Henry Manning Sage was one of the leading men of his day. Lewis Historical Publishing Company’s 1927 “The History of New York State” barely touches on his activities, noting that Sage was a member of “an old Albany family and himself a native and lifelong resident of New York State’s Capital.” He managed enormous tracts of land from the Sage Land and Improvement Company at 33 State Street, an outgrowth of his father’s lumber interests. He was educated at Albany Academy and some place called Yale, and served in the Assembly and the State Senate. From his first marriage to Ann Wheeler Ward, he had two children, Ann and Katherine Linn, born in 1898.
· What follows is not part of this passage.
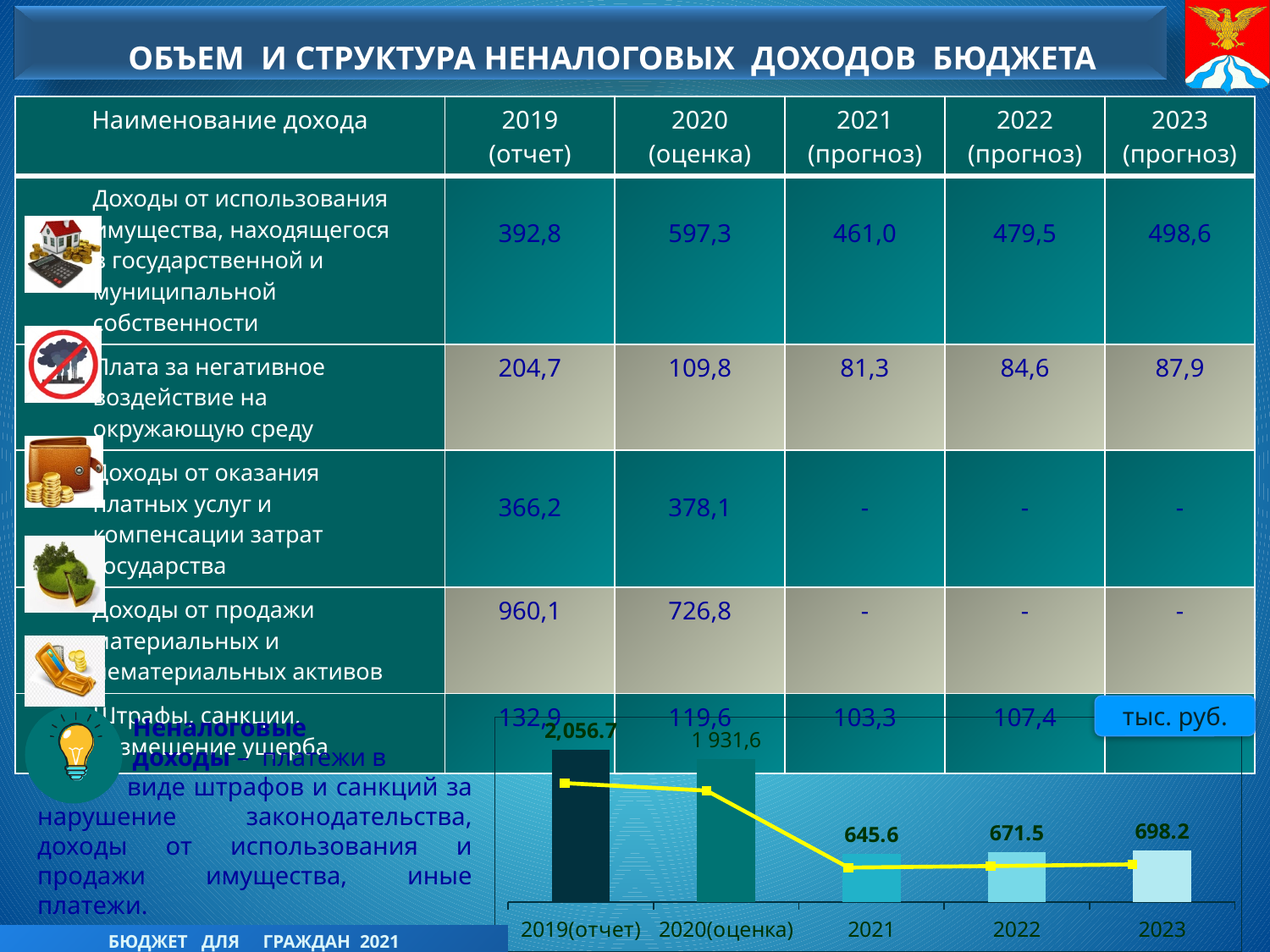
Which year has the lowest value in the chart? 2021 Do the values in the chart rise or fall from 2021 to 2023? rise What is the value shown for 2020(оценка) in the chart? 1 931,6 Which is larger in the chart, the value for 2020(оценка) or the value for 2022? 2020(оценка) How many years (categories) are plotted in the chart? 5 What is the value shown for 2023 in the chart? 698.2 What unit is indicated for the values in the chart? тыс. руб. What is the difference between the values for 2022 and 2021 in the chart? 25.9 What is the difference between the values for 2023 and 2022 in the chart? 26.7 What is the value shown for 2019(отчет) in the chart? 2,056.7 What is the value shown for 2021 in the chart at the bottom of the slide? 645.6 Which year has the highest value in the chart? 2019(отчет)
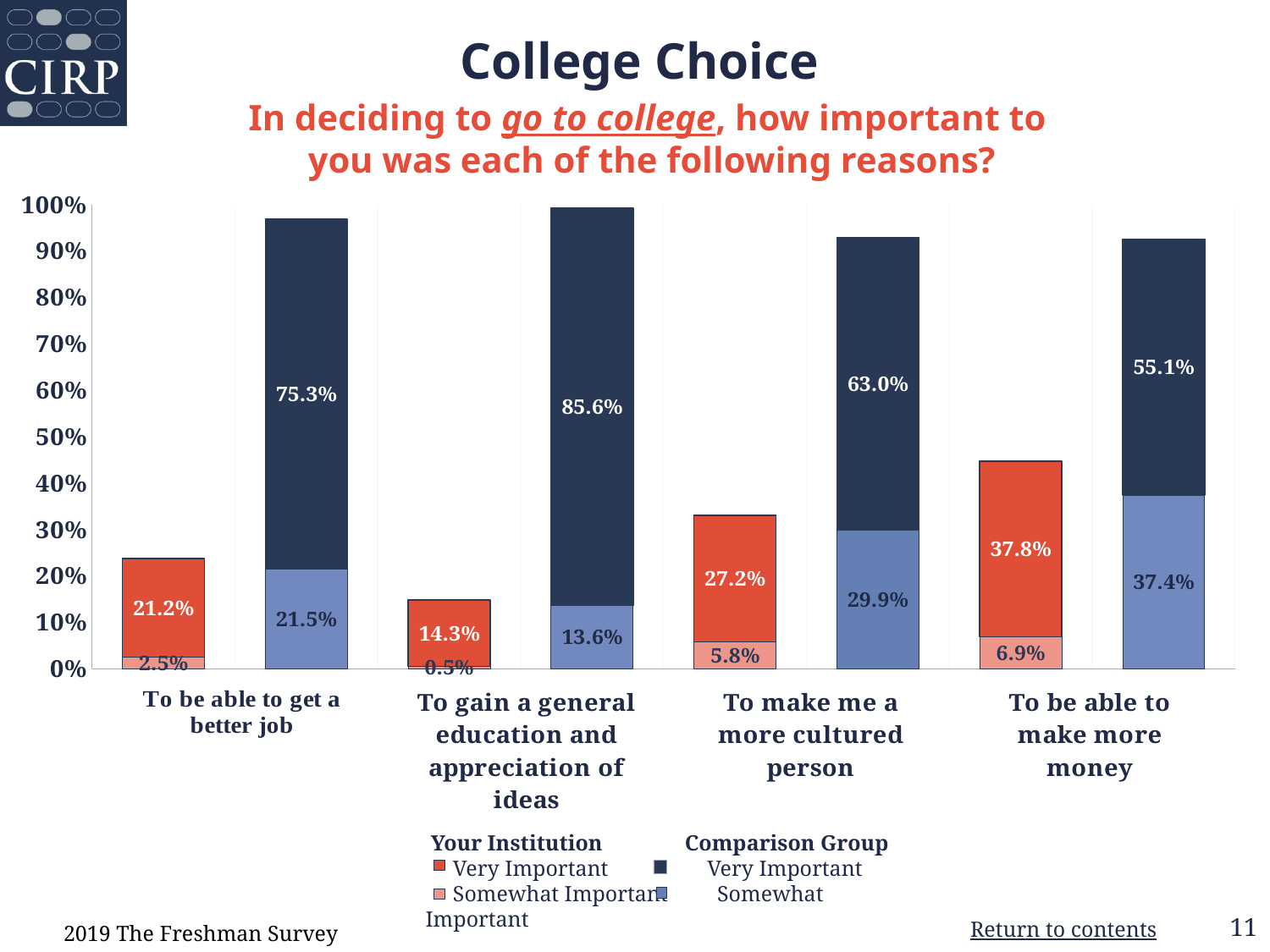
How many reasons (categories) are shown on the x axis? 4 What is the total height of the Your Institution stacked bar for "To be able to make more money"? 44.7% For "To be able to make more money", which is larger: the Your Institution Very Important percentage or the Comparison Group Somewhat Important percentage? Your Institution Very Important What percentage of Your Institution students rated "To be able to make more money" as Somewhat Important? 6.9% How many series does the legend list? 4 What kind of chart is shown on the slide? Stacked bar chart Which reason has the lowest Your Institution Somewhat Important percentage? To gain a general education and appreciation of ideas What is the total height of the Comparison Group stacked bar for "To be able to get a better job"? 96.8% What percentage of Your Institution students rated "To be able to get a better job" as Very Important? 21.2% What percentage of the Comparison Group rated "To gain a general education and appreciation of ideas" as Very Important? 85.6% What is the difference between the Comparison Group and Your Institution Very Important percentages for "To make me a more cultured person"? 35.8% Which reason has the highest Comparison Group Very Important percentage? To gain a general education and appreciation of ideas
Her parents divorced when Katherine, who came to be known as Kay Sage, was quite young, and her mother took the children off to Italy around 1900. Though she maintained ties to family who remained at the family estate in Menands (now cut up into the mini-mansions of “Sage Estates”), that was the end of Albany for Kay. Kay came back to the U.S. for schooling from 1914-1919, and then returned to Italy, taking a position with the Scuola Libera dell Belle Arti in Rome. She painted and was active in the Roman art scene. She met and in 1925 married Prince Ranieri id San Faustino. After that ten-year marriage, she ended up in Paris and fell in with Surrealists. In 1938, she met Yves Tanguy, who would become a noted surrealist painter. At the beginning of the war, they moved from Paris to the United States; they married in Reno, Nevada in 1940, and settled in Woodbury, CT. She had her first American exhibition at the Pierre Matisse Gallery in New York that same year, and they were the subject of a joint exhibition in 1954. Generally, though, Tanguy’s success overshadowed hers, a common enough theme in ’40s and ’50s America and even more common among artistic couples, but her paintings are quite something to look at, great examples of the surrealist style.

After Tanguy’s death in 1955, Kay Sage is said to have become something of a recluse. It is reported that she was suffering depression, and that she was also losing her eyesight, forcing her into painful surgeries that were unsuccessful. She continued to create both paintings and poetry through this period, despite these troubles. In 1959, she attempted suicide. In 1963, at 64 years of age, she succeeded in her second attempt.

Not tucked into her own collection of papers but instead in the papers of her friend Flora Whitney Miller is a collection of poetry by Kay Sage. In Rome in 1924, the year she met the prince she would marry, she wrote this:

– The Story of the Unhappy Girl –

Once upon a time there was a girl
Who loved a fairy prince.
She loved him because
He was not like anyone else,
Because his eyes were like the sea,
His body strong,
His sould [sic] clean,
And his heart greater than the universe itself.

And he loved her because
She was not like anyone else.
Because her eyes were like the stars,
Her body slim,
Her soul like the petals of the lotus,
And her heart as great as his own.

So the girl married the fairy prince,
And they became like everyone else.

So in the end, there’s very little Albany in the story of the Albany girl who married a prince, but it turned out to be much more interesting than that. For more on Kay Sage, there’s a whole book about her. And there’s plenty of online material, including the Smithsonian’s collection of her papers, and many of her letters to her close friend Flora Whitney Miller. And if you just want to look at the pictures, they’re easy enough to find.